Aron reached for another log and threw it on the already blazing campfire. The red coals beneath the flames flickered, and wayward sparks shot into the chilled air, turning black and then drifting away with the smoke.

Brook worried about that too, the fire. It made them an easy target, pinpointing their location in the yawning blackness that engulfed them. Pointing them out to rogue outlaws who might chance by. But they’d had to stop. They’d ridden hard, her band of thirty-odd soldiers. Well, thirty-odd soldiers plus Sebastian who tended the horses, and Aron who was practically useless. They’d stayed as close as they could to the rail lines, following the tracks as far as possible, until even the moon overhead couldn’t provide enough light to let them find their way.

Finally, when they’d realized they couldn’t keep going, Brook had ordered the fire, and she’d set up watch shifts, taking the first one herself and giving some of her soldiers a chance to sleep.

They were well into the second watch now, and as far as she could tell, neither Sebastian nor Aron had slept yet either.

“You should turn in,” she said vaguely to the both of them. She turned, looking into Sebastian’s dark eyes, which reflected the fire’s light, and spoke again. “I need you refreshed in the morning. Don’t make me order you.”

He opened his mouth, as if to argue, but then closed it again when he caught her determined expression. There was no point disputing a command. He leaned closer, and reached for her hand, squeezing it reassuringly. “The same could be said of you, Commander. You need to sleep.”

Hadn’t Aron said the exact same thing just the night before? Why did it sound so much more sincere coming from Sebastian, Brook wondered. Why, when he spoke, didn’t it sound like he was laughing at her? Taunting her?

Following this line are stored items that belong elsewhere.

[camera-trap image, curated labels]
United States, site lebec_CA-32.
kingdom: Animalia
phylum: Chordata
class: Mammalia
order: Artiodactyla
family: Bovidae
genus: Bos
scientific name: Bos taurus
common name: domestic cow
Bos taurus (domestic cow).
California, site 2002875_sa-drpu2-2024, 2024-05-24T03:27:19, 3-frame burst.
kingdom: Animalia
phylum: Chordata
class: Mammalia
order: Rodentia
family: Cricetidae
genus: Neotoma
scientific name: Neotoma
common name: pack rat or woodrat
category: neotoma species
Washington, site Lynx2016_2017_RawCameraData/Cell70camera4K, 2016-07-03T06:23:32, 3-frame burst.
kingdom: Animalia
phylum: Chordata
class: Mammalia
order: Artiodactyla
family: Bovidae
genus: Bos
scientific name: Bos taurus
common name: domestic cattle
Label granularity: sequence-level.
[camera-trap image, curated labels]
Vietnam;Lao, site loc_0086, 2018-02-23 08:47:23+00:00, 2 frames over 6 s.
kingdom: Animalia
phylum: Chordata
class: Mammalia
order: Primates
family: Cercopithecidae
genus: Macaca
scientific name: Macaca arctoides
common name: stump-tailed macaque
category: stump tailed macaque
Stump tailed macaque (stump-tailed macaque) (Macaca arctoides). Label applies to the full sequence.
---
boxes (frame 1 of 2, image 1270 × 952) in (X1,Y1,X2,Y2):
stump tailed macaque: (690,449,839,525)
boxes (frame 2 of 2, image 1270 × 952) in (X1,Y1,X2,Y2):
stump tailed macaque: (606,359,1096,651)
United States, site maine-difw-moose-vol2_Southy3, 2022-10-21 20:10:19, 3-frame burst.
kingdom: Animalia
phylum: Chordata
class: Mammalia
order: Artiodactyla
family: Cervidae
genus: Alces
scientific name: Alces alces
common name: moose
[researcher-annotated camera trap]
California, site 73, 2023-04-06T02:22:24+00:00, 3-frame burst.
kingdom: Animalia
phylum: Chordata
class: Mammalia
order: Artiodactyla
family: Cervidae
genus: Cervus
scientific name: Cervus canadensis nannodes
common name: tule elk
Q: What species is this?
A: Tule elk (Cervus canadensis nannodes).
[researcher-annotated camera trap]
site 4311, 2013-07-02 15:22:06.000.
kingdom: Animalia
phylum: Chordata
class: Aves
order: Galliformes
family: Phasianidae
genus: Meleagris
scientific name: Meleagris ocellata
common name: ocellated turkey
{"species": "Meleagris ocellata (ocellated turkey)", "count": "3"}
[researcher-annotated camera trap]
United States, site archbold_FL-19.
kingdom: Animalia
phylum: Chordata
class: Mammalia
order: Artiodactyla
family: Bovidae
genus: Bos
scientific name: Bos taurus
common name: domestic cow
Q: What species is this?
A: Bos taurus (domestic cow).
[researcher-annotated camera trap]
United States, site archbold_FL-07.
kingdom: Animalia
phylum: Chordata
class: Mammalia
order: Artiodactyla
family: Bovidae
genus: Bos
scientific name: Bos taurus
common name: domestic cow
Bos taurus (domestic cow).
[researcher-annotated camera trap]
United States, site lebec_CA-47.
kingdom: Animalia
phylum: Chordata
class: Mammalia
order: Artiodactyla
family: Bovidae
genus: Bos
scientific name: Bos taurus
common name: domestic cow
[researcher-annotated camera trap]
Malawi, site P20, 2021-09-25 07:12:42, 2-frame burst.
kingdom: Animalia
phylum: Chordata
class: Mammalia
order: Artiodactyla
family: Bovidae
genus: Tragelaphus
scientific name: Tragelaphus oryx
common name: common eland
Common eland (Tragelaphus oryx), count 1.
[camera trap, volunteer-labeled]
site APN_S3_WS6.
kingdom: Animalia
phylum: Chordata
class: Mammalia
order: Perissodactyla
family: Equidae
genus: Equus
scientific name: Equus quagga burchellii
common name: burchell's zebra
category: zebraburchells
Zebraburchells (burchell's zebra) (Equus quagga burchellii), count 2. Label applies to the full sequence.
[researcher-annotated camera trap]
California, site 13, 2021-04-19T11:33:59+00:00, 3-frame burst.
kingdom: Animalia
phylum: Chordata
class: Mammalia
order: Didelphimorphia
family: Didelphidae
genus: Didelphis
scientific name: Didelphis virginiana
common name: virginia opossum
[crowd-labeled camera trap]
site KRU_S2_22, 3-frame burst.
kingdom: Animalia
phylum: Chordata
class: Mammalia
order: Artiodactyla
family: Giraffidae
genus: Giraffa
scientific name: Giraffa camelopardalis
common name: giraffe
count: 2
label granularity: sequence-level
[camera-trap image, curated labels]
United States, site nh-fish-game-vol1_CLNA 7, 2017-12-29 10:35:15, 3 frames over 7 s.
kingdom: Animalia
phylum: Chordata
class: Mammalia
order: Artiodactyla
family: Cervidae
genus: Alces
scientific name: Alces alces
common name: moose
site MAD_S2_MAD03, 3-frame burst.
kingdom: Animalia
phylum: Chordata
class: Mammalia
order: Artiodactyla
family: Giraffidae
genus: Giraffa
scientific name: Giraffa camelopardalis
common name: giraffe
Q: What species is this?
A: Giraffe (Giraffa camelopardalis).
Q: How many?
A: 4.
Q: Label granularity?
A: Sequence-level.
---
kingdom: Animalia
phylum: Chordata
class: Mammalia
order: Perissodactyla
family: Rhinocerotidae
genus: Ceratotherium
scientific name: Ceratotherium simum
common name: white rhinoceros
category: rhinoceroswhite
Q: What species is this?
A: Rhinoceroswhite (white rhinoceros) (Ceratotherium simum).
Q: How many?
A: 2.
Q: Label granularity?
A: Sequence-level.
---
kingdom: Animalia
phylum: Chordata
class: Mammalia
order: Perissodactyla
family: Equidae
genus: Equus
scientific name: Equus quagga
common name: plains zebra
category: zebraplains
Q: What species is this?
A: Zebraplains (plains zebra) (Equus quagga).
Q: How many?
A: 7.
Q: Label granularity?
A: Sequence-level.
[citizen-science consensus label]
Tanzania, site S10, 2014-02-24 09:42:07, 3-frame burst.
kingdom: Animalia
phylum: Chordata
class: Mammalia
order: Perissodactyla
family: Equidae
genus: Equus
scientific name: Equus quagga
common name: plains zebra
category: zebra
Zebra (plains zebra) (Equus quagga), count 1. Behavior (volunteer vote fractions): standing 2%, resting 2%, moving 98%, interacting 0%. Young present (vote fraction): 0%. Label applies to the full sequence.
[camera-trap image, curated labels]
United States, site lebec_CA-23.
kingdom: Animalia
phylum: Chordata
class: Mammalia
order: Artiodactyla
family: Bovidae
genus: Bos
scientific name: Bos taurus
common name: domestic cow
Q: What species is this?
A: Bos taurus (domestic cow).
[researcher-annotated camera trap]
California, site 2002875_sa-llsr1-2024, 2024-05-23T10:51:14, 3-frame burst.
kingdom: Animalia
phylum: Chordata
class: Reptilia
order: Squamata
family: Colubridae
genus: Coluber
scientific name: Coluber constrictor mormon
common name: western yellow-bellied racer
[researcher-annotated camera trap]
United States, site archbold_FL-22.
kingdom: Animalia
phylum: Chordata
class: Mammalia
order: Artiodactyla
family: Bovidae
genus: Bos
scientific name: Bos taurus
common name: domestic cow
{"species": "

He pressed the flask into her hand. “Just in case,” he said, and then she watched as he gathered his jacket tighter against the chill and went off toward the camp they’d set up just outside the perimeter of the fire, using as many blankets as they’d been able to scavenge from the merchants near the train depot before leaving town. Another reason they’d have to sleep in shifts.

“’Night, Sebastian,” she called after him, and he lifted his hand in a wave, not looking back.

“What about me?” Aron asked when it was just the two of them. Somehow he made even that simple statement feel like a joke. “Don’t you want me to be refreshed?”

Brook pinched the bridge of her nose. “Not unless you’ve learned to wield a mean sword or shoot like an expert marksman over the past few months. Otherwise, you can water the horses for Sebastian.” She peeked up at him, over the top of the fire. “You know, like a stable hand.”

Aron laughed then, and Brook caught a glimpse of his scars, captured in the flickering light cast from the flames.

At first, right after Charlie had taken the throne, those same scars had been impossible to miss, a daily reminder of what Aron had done for Brooklynn, of how he’d refused to give Queen Sabara the information she’d wanted. Even when she’d tortured him for it. Of course, he hadn’t realized it had been Brook he’d been protecting; he hadn’t realized that it was she who’d been part of the underground movement Sabara was so desperate to locate. All he’d known was that he had no intention of turning on one of his friends. . . . Traitor or not.